- **EXERCISE TASK 1**
In the LLVM patch description, rewrite everything from "For memset/memcpy, it" down to "to be well-defined.", putting "cycle" in place of "loop".
- **EXERCISE TASK 2**
Answer these questions using the LLVM patch description.
(a) Which optimization does the patch description say can convert stores into memset?
(b) Which patch adds the noundef attribute to library functions' arguments?
(c) Under what condition does `isDereferenceableAndAlignedPointer` work?

- **EXCERPT**
▼
[PATCH] D95238: [LangRef] Update memory access ops to raise UB if ptrs are not well defined

Juneyoung Lee via Phabricator via llvm-commits llvm-commits at lists.llvm.org
Fri Jan 22 07:29:06 PST 2021


aqjune created this revision.
aqjune added reviewers: reames, jdoerfert, nikic, xbolva00, efriedma.
Herald added a subscriber: JDevlieghere.
aqjune requested review of this revision.
Herald added a project: LLVM.
Herald added a subscriber: llvm-commits.

In the past, it was stated in D87994 <https://reviews.llvm.org/D87994> that it is allowed to dereference a pointer that is partially undefined
if all of its possible representations fit into a dereferenceable range.
The motivation of the direction was to make a range analysis helpful for assuring dereferenceability.
Even if a range analysis concludes that its offset is within bounds, the offset could still be partially undefined; to utilize the range analysis, this relaxation was necessary.
https://groups.google.com/g/llvm-dev/c/2Qk4fOHUoAE/m/KcvYMEgOAgAJ has more context about this.

However, this is currently blocking another optimization, which is annotating the noundef attribute for library functions' arguments. D95122 <https://reviews.llvm.org/D95122> is the patch.
Currently, there are quite a few library functions which cannot have noundef attached to its pointer argument because it can be transformed from load/store.
For example, MemCpyOpt can convert stores into memset:

  store p, i32 0
  store (p+1), i32 0 // Since currently it is allowed for store to have partially undefined pointer..
  ->
  memset(p, 0, 8)    // memset cannot guarantee that its ptr argument is noundef.

A bigger problem is that this makes unclear which library functions are allowed to have 'noundef' and which functions aren't (e.g., strlen).
This makes annotating noundef almost impossible for this kind of functions.

This patch proposes that all memory operations should have well-defined pointers.
For memset/memcpy, it is semantically equivalent to running a loop until the size is met (and branching on undef is UB), so the size is also updated to be well-defined.

Strictly speaking, this again violates the implication of dereferenceability from range analysis result.
However, I think this is okay for the following reasons:

1. It seems the existing analyses in the LLVM main repo does not have conflicting implementation with the new proposal.

`isDereferenceableAndAlignedPointer` works only when the GEP offset is constant, and `isDereferenceableAndAlignedInLoop` is also fine.

2. A possible miscompilation happens only when the source has a pointer with a *partially* undefined offset (it's okay with poison because there is no 'partially poison' value).

But, at least I'm not aware of a language using LLVM as backend that has a well-defined program while allowing partially undefined pointers.
There might be such a language that I'm not aware of, but improving the performance of the mainstream languages like C and Rust is more important IMHO.
▲
- **GIVEN RECORDS**
▼
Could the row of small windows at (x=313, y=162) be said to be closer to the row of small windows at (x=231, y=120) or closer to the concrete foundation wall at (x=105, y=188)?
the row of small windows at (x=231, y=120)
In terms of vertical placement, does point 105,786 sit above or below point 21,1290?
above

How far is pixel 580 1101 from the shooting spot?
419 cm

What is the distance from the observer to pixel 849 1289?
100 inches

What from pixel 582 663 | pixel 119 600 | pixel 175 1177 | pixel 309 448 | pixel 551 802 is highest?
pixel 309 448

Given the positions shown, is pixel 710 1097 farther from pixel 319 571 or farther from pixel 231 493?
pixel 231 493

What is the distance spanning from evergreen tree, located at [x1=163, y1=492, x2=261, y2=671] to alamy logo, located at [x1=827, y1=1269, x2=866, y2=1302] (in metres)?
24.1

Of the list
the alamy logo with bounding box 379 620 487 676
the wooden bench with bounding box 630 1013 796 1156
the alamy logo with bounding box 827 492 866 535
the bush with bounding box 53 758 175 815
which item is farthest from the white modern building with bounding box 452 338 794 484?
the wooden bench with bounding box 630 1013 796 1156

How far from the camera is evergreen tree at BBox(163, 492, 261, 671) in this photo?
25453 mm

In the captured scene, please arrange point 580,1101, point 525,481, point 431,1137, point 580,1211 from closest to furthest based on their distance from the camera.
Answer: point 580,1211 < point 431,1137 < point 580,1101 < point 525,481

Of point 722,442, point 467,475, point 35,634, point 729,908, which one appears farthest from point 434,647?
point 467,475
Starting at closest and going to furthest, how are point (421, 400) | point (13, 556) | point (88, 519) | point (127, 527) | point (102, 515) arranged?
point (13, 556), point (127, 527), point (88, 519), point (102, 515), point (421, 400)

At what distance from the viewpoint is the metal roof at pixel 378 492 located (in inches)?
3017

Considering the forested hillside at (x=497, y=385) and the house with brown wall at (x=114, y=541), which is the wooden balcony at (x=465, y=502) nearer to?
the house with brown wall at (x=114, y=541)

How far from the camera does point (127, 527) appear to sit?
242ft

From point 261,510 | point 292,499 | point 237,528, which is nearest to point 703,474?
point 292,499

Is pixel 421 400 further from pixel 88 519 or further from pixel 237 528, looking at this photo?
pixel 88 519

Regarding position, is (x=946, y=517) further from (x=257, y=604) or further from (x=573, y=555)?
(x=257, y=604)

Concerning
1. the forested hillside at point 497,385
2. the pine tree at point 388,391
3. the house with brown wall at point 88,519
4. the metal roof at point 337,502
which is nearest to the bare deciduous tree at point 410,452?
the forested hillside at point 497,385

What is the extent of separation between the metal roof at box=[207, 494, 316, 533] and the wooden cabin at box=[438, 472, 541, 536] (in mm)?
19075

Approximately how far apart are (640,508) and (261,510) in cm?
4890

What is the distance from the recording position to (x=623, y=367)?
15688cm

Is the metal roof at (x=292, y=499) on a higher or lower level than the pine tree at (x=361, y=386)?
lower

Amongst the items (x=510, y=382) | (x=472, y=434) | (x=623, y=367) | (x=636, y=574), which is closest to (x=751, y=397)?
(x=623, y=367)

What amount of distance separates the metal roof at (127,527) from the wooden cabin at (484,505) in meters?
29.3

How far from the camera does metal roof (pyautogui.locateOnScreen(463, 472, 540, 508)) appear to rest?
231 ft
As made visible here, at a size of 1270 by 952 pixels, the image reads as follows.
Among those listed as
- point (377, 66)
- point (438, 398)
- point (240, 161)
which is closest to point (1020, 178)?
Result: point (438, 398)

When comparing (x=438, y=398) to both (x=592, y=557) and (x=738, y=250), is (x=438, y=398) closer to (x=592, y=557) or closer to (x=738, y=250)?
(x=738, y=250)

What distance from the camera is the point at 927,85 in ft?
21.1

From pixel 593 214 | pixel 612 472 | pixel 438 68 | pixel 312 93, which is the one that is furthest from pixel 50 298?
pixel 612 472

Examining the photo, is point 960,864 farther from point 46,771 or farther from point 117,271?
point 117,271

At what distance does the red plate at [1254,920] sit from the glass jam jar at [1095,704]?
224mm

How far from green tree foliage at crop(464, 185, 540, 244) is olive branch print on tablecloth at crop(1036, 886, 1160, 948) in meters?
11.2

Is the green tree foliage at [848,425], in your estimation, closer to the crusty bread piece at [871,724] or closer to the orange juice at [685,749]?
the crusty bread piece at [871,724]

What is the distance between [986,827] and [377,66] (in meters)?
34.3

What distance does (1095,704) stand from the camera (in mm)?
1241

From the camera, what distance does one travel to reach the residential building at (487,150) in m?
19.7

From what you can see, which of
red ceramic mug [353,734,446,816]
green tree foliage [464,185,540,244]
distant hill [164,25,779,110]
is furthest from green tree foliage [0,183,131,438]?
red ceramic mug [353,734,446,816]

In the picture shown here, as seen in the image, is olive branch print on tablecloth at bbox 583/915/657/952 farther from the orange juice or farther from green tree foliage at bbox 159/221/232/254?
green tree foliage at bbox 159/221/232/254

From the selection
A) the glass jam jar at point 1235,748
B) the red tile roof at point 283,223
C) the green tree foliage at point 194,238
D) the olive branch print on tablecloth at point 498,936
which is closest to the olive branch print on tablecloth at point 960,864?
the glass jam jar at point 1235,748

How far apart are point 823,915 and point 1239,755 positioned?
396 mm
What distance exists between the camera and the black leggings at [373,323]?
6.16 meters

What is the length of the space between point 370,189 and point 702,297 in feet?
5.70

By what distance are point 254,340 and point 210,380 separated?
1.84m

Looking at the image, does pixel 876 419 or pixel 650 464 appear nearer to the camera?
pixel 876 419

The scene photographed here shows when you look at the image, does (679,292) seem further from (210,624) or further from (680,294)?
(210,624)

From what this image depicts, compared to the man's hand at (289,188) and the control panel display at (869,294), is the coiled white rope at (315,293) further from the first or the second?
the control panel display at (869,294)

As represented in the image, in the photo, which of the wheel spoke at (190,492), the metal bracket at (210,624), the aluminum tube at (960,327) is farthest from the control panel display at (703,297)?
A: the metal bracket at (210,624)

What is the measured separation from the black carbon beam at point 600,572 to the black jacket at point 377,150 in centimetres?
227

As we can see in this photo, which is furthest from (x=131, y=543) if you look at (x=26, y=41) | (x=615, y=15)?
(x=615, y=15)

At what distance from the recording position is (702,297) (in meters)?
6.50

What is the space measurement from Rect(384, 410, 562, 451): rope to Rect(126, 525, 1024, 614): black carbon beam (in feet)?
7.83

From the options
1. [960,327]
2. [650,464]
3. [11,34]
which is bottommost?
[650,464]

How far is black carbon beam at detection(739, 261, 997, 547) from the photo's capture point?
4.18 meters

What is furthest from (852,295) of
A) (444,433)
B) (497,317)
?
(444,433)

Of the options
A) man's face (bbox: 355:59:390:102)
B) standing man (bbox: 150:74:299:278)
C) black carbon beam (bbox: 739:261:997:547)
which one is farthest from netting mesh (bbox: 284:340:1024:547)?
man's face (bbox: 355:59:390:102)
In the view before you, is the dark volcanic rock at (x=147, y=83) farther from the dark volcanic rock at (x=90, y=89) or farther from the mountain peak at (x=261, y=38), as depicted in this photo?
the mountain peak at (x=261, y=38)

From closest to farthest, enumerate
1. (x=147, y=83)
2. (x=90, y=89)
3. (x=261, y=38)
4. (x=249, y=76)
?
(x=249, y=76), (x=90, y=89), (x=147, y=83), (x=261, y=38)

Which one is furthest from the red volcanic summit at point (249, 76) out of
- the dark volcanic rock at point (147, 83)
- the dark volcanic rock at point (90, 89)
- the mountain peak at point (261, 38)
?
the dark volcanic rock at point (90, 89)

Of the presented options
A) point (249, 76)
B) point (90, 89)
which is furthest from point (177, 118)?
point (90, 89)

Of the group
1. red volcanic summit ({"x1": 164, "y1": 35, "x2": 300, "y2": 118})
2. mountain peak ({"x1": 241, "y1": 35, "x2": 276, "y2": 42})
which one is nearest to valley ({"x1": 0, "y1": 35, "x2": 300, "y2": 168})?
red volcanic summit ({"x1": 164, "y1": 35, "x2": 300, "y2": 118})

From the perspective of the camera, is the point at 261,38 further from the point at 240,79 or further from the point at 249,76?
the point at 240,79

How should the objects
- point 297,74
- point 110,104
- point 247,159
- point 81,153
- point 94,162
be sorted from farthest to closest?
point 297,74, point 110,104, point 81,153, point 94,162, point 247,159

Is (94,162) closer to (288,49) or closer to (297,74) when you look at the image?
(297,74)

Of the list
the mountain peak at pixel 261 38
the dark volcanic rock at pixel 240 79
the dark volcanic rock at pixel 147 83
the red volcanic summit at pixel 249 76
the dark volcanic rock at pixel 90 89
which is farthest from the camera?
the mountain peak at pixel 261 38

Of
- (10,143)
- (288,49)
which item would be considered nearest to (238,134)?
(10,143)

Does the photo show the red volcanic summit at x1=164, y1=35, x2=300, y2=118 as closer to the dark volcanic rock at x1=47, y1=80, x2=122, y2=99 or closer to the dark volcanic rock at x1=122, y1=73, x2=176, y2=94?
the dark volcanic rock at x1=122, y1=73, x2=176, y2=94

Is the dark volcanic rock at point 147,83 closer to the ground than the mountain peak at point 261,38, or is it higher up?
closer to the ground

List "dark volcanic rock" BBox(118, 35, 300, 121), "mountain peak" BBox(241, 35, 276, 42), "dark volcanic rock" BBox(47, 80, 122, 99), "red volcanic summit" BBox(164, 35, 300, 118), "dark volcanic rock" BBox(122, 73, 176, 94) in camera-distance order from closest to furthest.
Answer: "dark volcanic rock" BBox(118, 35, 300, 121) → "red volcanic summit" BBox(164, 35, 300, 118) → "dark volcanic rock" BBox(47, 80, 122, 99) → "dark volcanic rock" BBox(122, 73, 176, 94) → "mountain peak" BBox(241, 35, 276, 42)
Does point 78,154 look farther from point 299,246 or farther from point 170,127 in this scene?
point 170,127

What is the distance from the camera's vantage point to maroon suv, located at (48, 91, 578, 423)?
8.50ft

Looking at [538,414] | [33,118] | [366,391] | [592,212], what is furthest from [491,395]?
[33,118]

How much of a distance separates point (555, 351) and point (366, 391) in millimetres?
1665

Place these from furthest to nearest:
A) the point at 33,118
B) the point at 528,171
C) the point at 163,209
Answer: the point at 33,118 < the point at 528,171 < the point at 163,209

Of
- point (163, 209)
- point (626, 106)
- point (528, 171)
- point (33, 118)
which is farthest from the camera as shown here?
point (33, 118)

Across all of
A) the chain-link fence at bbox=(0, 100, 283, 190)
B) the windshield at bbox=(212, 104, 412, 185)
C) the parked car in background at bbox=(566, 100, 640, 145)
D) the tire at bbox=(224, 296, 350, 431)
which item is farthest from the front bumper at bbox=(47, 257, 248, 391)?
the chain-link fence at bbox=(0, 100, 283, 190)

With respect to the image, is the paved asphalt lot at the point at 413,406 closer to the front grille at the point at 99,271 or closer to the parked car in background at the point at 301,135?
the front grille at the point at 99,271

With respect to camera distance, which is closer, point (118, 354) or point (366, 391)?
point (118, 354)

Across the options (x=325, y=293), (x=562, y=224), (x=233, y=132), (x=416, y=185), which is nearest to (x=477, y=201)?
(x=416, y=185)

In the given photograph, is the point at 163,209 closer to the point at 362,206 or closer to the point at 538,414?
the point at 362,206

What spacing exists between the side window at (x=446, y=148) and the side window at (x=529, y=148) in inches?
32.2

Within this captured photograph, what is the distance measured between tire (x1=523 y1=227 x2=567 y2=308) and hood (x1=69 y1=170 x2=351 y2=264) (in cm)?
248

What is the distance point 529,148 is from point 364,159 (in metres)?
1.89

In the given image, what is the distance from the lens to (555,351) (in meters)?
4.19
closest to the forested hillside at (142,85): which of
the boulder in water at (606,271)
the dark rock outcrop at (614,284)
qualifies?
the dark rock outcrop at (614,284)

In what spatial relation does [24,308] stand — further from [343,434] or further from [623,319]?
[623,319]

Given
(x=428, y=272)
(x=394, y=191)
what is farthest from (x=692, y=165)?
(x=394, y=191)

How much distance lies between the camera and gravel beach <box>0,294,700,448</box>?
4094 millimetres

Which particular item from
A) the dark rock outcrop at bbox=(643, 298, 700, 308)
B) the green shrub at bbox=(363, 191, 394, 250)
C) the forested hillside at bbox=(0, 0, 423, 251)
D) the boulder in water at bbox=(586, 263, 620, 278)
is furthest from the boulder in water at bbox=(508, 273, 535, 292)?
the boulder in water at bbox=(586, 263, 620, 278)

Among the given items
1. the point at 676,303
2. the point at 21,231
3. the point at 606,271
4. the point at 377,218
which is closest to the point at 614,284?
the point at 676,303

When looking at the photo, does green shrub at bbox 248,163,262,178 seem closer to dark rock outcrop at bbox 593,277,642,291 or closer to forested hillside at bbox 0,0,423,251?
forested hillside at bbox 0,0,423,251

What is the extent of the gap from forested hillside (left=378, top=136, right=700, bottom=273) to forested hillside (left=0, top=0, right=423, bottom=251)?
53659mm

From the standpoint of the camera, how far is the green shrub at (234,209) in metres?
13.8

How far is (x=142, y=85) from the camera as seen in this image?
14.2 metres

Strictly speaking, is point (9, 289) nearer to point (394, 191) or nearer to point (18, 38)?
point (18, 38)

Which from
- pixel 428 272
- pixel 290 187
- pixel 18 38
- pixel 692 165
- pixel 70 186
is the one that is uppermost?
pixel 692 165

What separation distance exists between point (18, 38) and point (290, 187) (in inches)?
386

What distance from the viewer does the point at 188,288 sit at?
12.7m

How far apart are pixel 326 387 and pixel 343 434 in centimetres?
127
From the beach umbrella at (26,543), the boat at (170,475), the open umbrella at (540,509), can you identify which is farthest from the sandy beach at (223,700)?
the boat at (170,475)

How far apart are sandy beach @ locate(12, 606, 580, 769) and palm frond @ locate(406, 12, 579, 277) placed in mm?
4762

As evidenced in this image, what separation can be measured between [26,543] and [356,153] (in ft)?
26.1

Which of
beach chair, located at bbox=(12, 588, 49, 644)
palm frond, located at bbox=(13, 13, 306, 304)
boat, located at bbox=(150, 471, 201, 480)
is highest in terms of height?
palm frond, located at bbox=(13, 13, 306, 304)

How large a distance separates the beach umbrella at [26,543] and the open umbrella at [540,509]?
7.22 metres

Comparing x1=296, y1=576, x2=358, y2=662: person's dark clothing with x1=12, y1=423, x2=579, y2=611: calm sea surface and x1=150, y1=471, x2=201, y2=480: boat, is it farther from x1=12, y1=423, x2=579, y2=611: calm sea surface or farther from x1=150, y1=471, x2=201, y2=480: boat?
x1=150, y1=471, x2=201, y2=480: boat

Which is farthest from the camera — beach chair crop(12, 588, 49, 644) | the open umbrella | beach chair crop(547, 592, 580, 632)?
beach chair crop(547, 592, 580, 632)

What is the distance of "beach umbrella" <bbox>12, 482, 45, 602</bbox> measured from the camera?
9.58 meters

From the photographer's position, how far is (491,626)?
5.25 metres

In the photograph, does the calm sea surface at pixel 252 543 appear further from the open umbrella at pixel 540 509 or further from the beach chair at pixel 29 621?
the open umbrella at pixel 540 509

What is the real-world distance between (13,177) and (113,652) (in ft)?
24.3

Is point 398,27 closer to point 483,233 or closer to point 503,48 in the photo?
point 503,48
▲
- **SOLUTION 1**
For memset/memcpy, it is semantically equivalent to running a cycle until the size is met (and branching on undef is UB), so the size is also updated to be well-defined.

- **SOLUTION 2**
(a) MemCpyOpt
(b) D95122
(c) Only when the GEP offset is constant